**Request**
Please go through the material from the line that has "A laptop propped" through the line that has "purple michael kors crossbody.", and swap "covered" for "shaded" while keeping everything else unchanged. Give back only those lines, without the pictures.

**Listed entries**
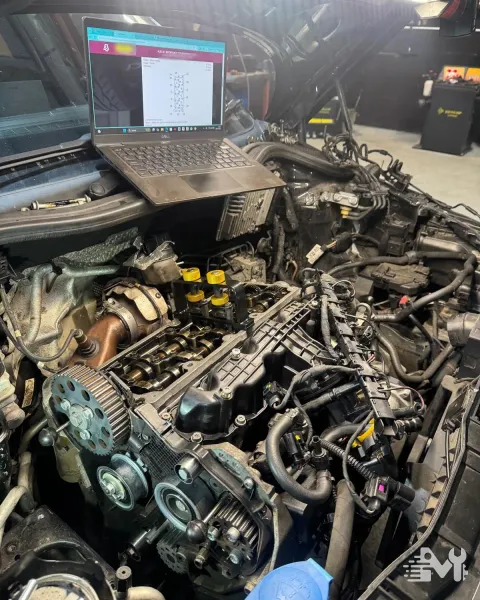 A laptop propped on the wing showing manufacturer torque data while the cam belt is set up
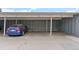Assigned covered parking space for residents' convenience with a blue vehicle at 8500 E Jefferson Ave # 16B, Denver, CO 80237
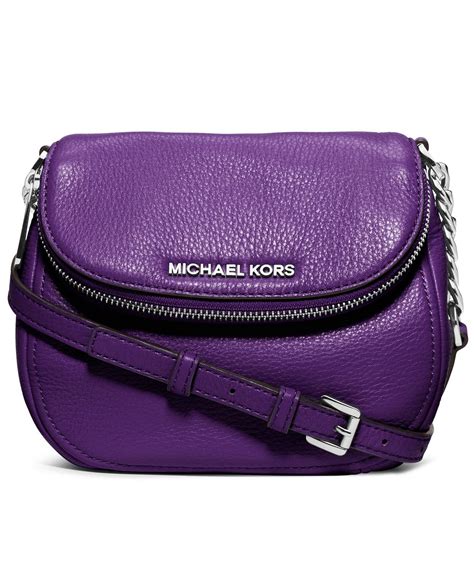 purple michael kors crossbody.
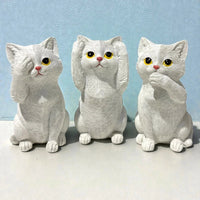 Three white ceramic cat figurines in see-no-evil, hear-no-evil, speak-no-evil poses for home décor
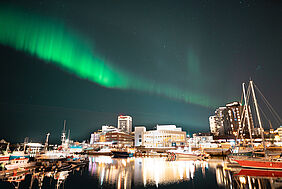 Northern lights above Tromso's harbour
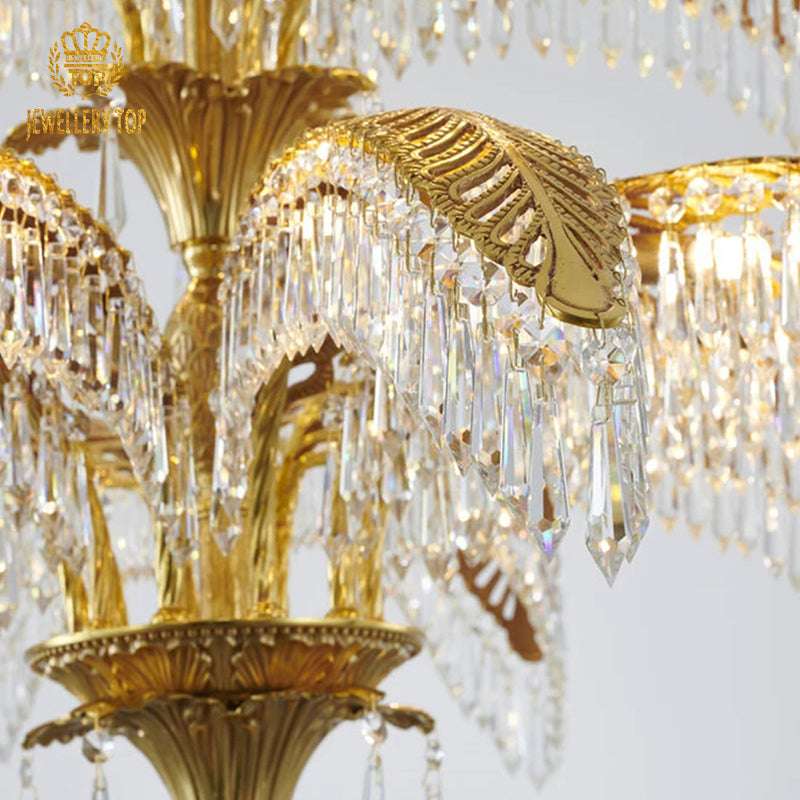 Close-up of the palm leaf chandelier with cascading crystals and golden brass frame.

---

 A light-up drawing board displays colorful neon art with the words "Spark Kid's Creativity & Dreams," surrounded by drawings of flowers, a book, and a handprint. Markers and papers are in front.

**Reply to the exercise**
 A laptop propped on the wing showing manufacturer torque data while the cam belt is set up
Assigned shaded parking space for residents' convenience with a blue vehicle at 8500 E Jefferson Ave # 16B, Denver, CO 80237
 purple michael kors crossbody.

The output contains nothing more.